WHAT YOU HAVE TO DO — Output a character-exact copy of the data, images removed.

Web page caption snippets:
● ● ● ● ● ● ●

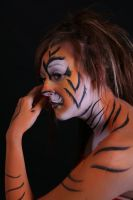 Studio shoot tiger by hoshi-kou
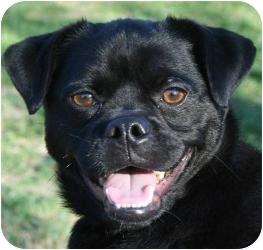 Pug Mix Dog for adoption in Plainfield, Connecticut - Otis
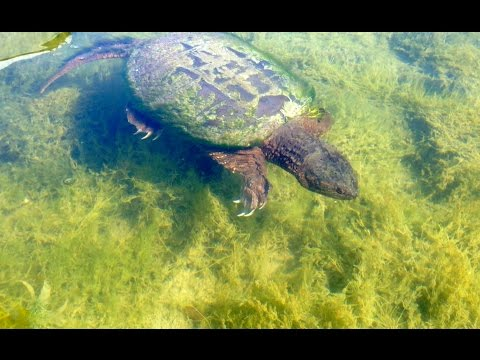 HUGE SNAPPING TURTLE CATCH! e61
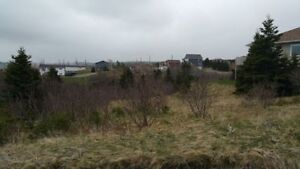 3 Large Lots in Torbay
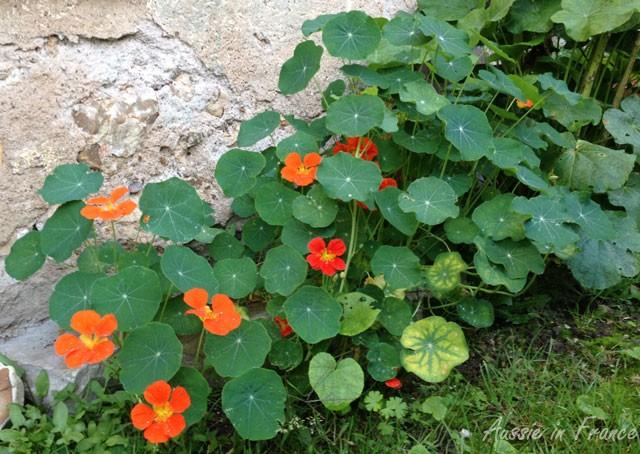 belle_plante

● ● ● ● ● ● ●

EXERCISE RESULT —
 Studio shoot tiger by hoshi-kou
 Pug Mix Dog for adoption in Plainfield, Connecticut - Otis
 HUGE SNAPPING TURTLE CATCH! e61
 3 Large Lots in Torbay
 belle_plante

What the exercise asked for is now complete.